-- Extracted text follows --

Lifestyle Tips for Diabetes Management
• Eat a balanced diet. Seeing a dietitian every one to two years can be helpful if you have diabetes. They, along with your diabetes health care team, will help you plan a diet that is right for you.
• Exercise at least three to four times a week for 20 to 40 minutes each session. Mix aerobic and moderate exercise. Resistance training is recommended for twice weekly sessions, unless your doctor advises against it. A regular exercise program can improve blood sugars, decrease the risk of heart disease, and help you lose weight. Talk to your health care provider before starting any exercise program; he or she may want to do a few tests first. If you have complications related to your diabetes like neuropathy or retinopathy, there are certain types of exercise that you should avoid. Tell your doctor what kind of exercise you want to do, so adjustments can be made to your medicine schedule or meal plan. Remember, it is important to check your sugars prior to and after exercise.
• Maintain a healthy weight.Discuss your weight with your doctor. Minimal weight loss can have a major positive effect on blood sugar control in the obese diabetic.
• Limit alcohol to one drink per day for women and two for men. When drinking alcohol, make sure you drink along with food. Alcohol has calories, so drinking needs to be considered in a weight loss plan.
• Get plenty of sleep. Keeping a regular schedule and getting enough sleep will help you keep your blood sugar levels in good control.
• If you smoke, quit.
• Manage stress as best you can. Consider a stress management workshop to help you learn better coping methods.
•?????????Practice good foot and skin care. Check your feet daily for calluses, cracks, or skin breakdown. If you notice redness, ulcerations, pus, or a foul smelling drainage from your feet or if you notice that any of the toes have turned black and cold, notify your doctor immediately. Also, tell your doctor if you have any swelling in your ankles or feet.
• Report signs of infection to your doctor. If you have any signs of infection -- redness in areas of the skin, fevers, vomiting, etc., call your doctor or health care provider immediately.
• Discuss sexual problems with your doctor.
• Stay knowledgeable about diabetes. Continue learning about diabetes to maintain and improve your health. Attend a diabetes class or schedule visits with your diabetes educator at least once a year.
Medication Guidelines for Diabetes
• Follow a medicine schedule as prescribed by your diabetes health care provider.
• Know your medicines. Know the medicines (brand and generic names) you are taking and how they work. Keep a list of your medicines with you at all times. When traveling, make sure to bring enough medicine and supplies with you on your trip. Keep medicines, syringes, and blood sugar testing supplies in your carry-on bag. Do not check these supplies in case your luggage is lost. Bring copies of your prescriptions and consider getting a medical alert bracelet.
• Maintain normal blood sugar. Test your blood sugar regularly as recommended by your health care provider. Test your blood sugar more often when you are sick or your schedule changes. Keep your blood sugar levels in the range recommended by your health care provider at all times. Call your doctor if your numbers fall below or above what is recommended.
• Record your blood sugar results in a record-keeping log. Bring your logbook with you to all of your doctor's visits.
Screening Tips for Diabetes
• Keep your scheduled appointments with your diabetes health care providers. Many doctors will want to see you every 3 months. You may need to be seen more often if your blood sugar levels are not controlled or if you are having problems with your medicine. People whose diabetes is under good control or who do not need medicines for their diabetes may be able to see their doctor less frequently.

-- Extracted text concluded --
-- Collected material follows --

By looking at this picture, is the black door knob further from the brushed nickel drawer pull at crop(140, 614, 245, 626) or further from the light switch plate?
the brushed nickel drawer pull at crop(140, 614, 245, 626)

-- Collected material concluded --

Copy the diabetes tips text word for word, from "Medication Guidelines for" to "medical alert bracelet.".

> **Final answer**:
Medication Guidelines for Diabetes
• Follow a medicine schedule as prescribed by your diabetes health care provider.
• Know your medicines. Know the medicines (brand and generic names) you are taking and how they work. Keep a list of your medicines with you at all times. When traveling, make sure to bring enough medicine and supplies with you on your trip. Keep medicines, syringes, and blood sugar testing supplies in your carry-on bag. Do not check these supplies in case your luggage is lost. Bring copies of your prescriptions and consider getting a medical alert bracelet.